Fears of no more rate cuts surface
Ahead of the Herd published this rambling piece about how Volcker jacked up interest rates and conquered inflation. Fine, granted. But the final paragraph proved that the author has no idea what he's talking about. He concludes:
Our conclusion is that we are in uncharted territory. Everything, including gold, copper, the dollar, interest rates, and inflation is going up. It’s a trend for which there appears to be no historical precedent — apart from the fact that higher interest rates, though painful, eventually lead to the desired result of bringing inflation back into line.
My response: No, we are not in uncharted territory. In every hyperinflationary country, interest rates go to infinity. Doesn't help. There is historical precedent, 1979-1980. This time higher rates cannot conquer inflation through sheer logic, because 93% of the dollar is backed by securities that fall in value when you jack up interest rates.

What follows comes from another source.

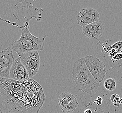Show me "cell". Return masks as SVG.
<instances>
[{"instance_id": "6da1fadb", "label": "cell", "mask_w": 122, "mask_h": 113, "mask_svg": "<svg viewBox=\"0 0 122 113\" xmlns=\"http://www.w3.org/2000/svg\"><path fill=\"white\" fill-rule=\"evenodd\" d=\"M73 79L76 86L75 90H81L89 94L91 99L95 95L100 84L95 80L87 68L84 57L77 60L74 64L72 72Z\"/></svg>"}, {"instance_id": "7a4b0ae2", "label": "cell", "mask_w": 122, "mask_h": 113, "mask_svg": "<svg viewBox=\"0 0 122 113\" xmlns=\"http://www.w3.org/2000/svg\"><path fill=\"white\" fill-rule=\"evenodd\" d=\"M29 28V24H24V26L20 27L22 30L20 38L18 40L11 43L12 50L19 56L25 53L43 50V43L46 35L37 38L30 32Z\"/></svg>"}, {"instance_id": "3957f363", "label": "cell", "mask_w": 122, "mask_h": 113, "mask_svg": "<svg viewBox=\"0 0 122 113\" xmlns=\"http://www.w3.org/2000/svg\"><path fill=\"white\" fill-rule=\"evenodd\" d=\"M16 9L13 12V16L17 20H21L24 24H29V22L33 18H35L37 21L42 19V8L38 9L34 7L32 3L26 0L20 1L15 5Z\"/></svg>"}, {"instance_id": "277c9868", "label": "cell", "mask_w": 122, "mask_h": 113, "mask_svg": "<svg viewBox=\"0 0 122 113\" xmlns=\"http://www.w3.org/2000/svg\"><path fill=\"white\" fill-rule=\"evenodd\" d=\"M87 68L95 80L99 83L103 81L106 75V66L95 56L88 55L84 57Z\"/></svg>"}, {"instance_id": "5b68a950", "label": "cell", "mask_w": 122, "mask_h": 113, "mask_svg": "<svg viewBox=\"0 0 122 113\" xmlns=\"http://www.w3.org/2000/svg\"><path fill=\"white\" fill-rule=\"evenodd\" d=\"M19 58L28 73L29 78L35 76L40 67V56L37 51L24 53Z\"/></svg>"}, {"instance_id": "8992f818", "label": "cell", "mask_w": 122, "mask_h": 113, "mask_svg": "<svg viewBox=\"0 0 122 113\" xmlns=\"http://www.w3.org/2000/svg\"><path fill=\"white\" fill-rule=\"evenodd\" d=\"M100 14L97 10L92 7L81 9L77 16L78 24L84 27L99 21Z\"/></svg>"}, {"instance_id": "52a82bcc", "label": "cell", "mask_w": 122, "mask_h": 113, "mask_svg": "<svg viewBox=\"0 0 122 113\" xmlns=\"http://www.w3.org/2000/svg\"><path fill=\"white\" fill-rule=\"evenodd\" d=\"M58 102L61 110L66 113L75 111L79 104L76 97L68 92L61 94L58 98Z\"/></svg>"}, {"instance_id": "ba28073f", "label": "cell", "mask_w": 122, "mask_h": 113, "mask_svg": "<svg viewBox=\"0 0 122 113\" xmlns=\"http://www.w3.org/2000/svg\"><path fill=\"white\" fill-rule=\"evenodd\" d=\"M9 77L10 79L17 81H23L29 79L28 73L19 57L15 60L10 69Z\"/></svg>"}, {"instance_id": "9c48e42d", "label": "cell", "mask_w": 122, "mask_h": 113, "mask_svg": "<svg viewBox=\"0 0 122 113\" xmlns=\"http://www.w3.org/2000/svg\"><path fill=\"white\" fill-rule=\"evenodd\" d=\"M104 26L101 21H96L83 27L82 32L87 38L95 39L101 38L103 34Z\"/></svg>"}, {"instance_id": "30bf717a", "label": "cell", "mask_w": 122, "mask_h": 113, "mask_svg": "<svg viewBox=\"0 0 122 113\" xmlns=\"http://www.w3.org/2000/svg\"><path fill=\"white\" fill-rule=\"evenodd\" d=\"M15 60L11 48L9 47L0 51V65L5 68L10 70Z\"/></svg>"}, {"instance_id": "8fae6325", "label": "cell", "mask_w": 122, "mask_h": 113, "mask_svg": "<svg viewBox=\"0 0 122 113\" xmlns=\"http://www.w3.org/2000/svg\"><path fill=\"white\" fill-rule=\"evenodd\" d=\"M104 85L107 90L110 91H113L116 88L117 83L114 79L109 78L104 81Z\"/></svg>"}, {"instance_id": "7c38bea8", "label": "cell", "mask_w": 122, "mask_h": 113, "mask_svg": "<svg viewBox=\"0 0 122 113\" xmlns=\"http://www.w3.org/2000/svg\"><path fill=\"white\" fill-rule=\"evenodd\" d=\"M110 100L115 107H119L120 104V97L118 94H113L110 97Z\"/></svg>"}, {"instance_id": "4fadbf2b", "label": "cell", "mask_w": 122, "mask_h": 113, "mask_svg": "<svg viewBox=\"0 0 122 113\" xmlns=\"http://www.w3.org/2000/svg\"><path fill=\"white\" fill-rule=\"evenodd\" d=\"M110 48L115 50L117 53H120L122 50V41H117L114 45L110 46Z\"/></svg>"}, {"instance_id": "5bb4252c", "label": "cell", "mask_w": 122, "mask_h": 113, "mask_svg": "<svg viewBox=\"0 0 122 113\" xmlns=\"http://www.w3.org/2000/svg\"><path fill=\"white\" fill-rule=\"evenodd\" d=\"M122 59V54L121 53H118L114 56L112 57V59L115 61H119Z\"/></svg>"}, {"instance_id": "9a60e30c", "label": "cell", "mask_w": 122, "mask_h": 113, "mask_svg": "<svg viewBox=\"0 0 122 113\" xmlns=\"http://www.w3.org/2000/svg\"><path fill=\"white\" fill-rule=\"evenodd\" d=\"M109 48H110V51H109V53H110V55L111 56L113 57V56H114L115 55H116V54H118L117 52L115 50L113 49H112V48H110V47H109Z\"/></svg>"}, {"instance_id": "2e32d148", "label": "cell", "mask_w": 122, "mask_h": 113, "mask_svg": "<svg viewBox=\"0 0 122 113\" xmlns=\"http://www.w3.org/2000/svg\"><path fill=\"white\" fill-rule=\"evenodd\" d=\"M102 101H103V99L101 98V97H98L97 98V99H96L95 100V102L98 105H101L102 104Z\"/></svg>"}, {"instance_id": "e0dca14e", "label": "cell", "mask_w": 122, "mask_h": 113, "mask_svg": "<svg viewBox=\"0 0 122 113\" xmlns=\"http://www.w3.org/2000/svg\"><path fill=\"white\" fill-rule=\"evenodd\" d=\"M84 113H92V112L91 109H87L85 111Z\"/></svg>"}, {"instance_id": "ac0fdd59", "label": "cell", "mask_w": 122, "mask_h": 113, "mask_svg": "<svg viewBox=\"0 0 122 113\" xmlns=\"http://www.w3.org/2000/svg\"><path fill=\"white\" fill-rule=\"evenodd\" d=\"M120 104H122V95L121 97H120Z\"/></svg>"}, {"instance_id": "d6986e66", "label": "cell", "mask_w": 122, "mask_h": 113, "mask_svg": "<svg viewBox=\"0 0 122 113\" xmlns=\"http://www.w3.org/2000/svg\"><path fill=\"white\" fill-rule=\"evenodd\" d=\"M0 20H2L3 21H5V20H4L3 19H2V18H1V17H0Z\"/></svg>"}, {"instance_id": "ffe728a7", "label": "cell", "mask_w": 122, "mask_h": 113, "mask_svg": "<svg viewBox=\"0 0 122 113\" xmlns=\"http://www.w3.org/2000/svg\"><path fill=\"white\" fill-rule=\"evenodd\" d=\"M0 113H2V112H1V111L0 110Z\"/></svg>"}, {"instance_id": "44dd1931", "label": "cell", "mask_w": 122, "mask_h": 113, "mask_svg": "<svg viewBox=\"0 0 122 113\" xmlns=\"http://www.w3.org/2000/svg\"><path fill=\"white\" fill-rule=\"evenodd\" d=\"M121 53V54H122V51H121V53Z\"/></svg>"}, {"instance_id": "7402d4cb", "label": "cell", "mask_w": 122, "mask_h": 113, "mask_svg": "<svg viewBox=\"0 0 122 113\" xmlns=\"http://www.w3.org/2000/svg\"></svg>"}]
</instances>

What I did fine instructive about the article was less its content and more the fact that it was even positing that we could be in a Volcker situation where rates will be jacked up anyway. But the article made absolutely no mention of debt levels and how pulling a Volcker would backrupt the Federal government. There's propaganda everywhere, even in publications that are seemingly on "our side" so to speak.
FWIW, Rafi, your glasses exude just the right amount of nerdiness and intellect. 🤓
Take some time off and rest. Truly rest. That is the only way to lick pneumonia. The metals are resting; the miners are resting too (hell, they're snoring). We can wait on your next missive.